» **Your task**
Copy the lines from the one containing "Delphin Deluxe Resort 2" through the one containing "Murder of Crows Limited Edition 7", inclusive, leaving out the pictures.

» **Task inputs**
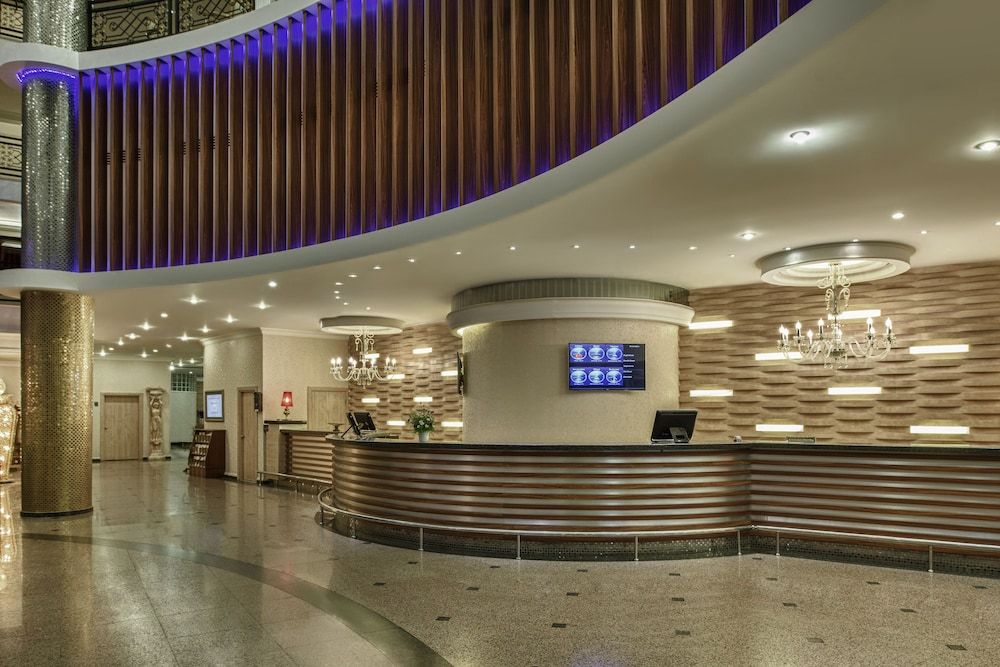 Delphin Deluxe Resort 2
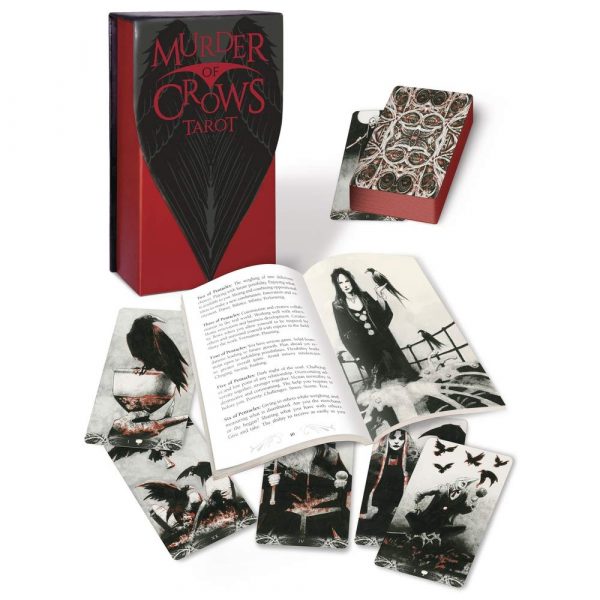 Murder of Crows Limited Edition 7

...

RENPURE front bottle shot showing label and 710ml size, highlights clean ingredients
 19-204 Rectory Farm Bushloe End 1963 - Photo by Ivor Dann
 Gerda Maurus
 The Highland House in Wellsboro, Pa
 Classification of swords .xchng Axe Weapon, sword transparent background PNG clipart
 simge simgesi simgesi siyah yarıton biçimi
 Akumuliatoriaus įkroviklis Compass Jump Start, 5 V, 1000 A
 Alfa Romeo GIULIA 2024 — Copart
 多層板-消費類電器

» **Output below**
 Delphin Deluxe Resort 2
 Murder of Crows Limited Edition 7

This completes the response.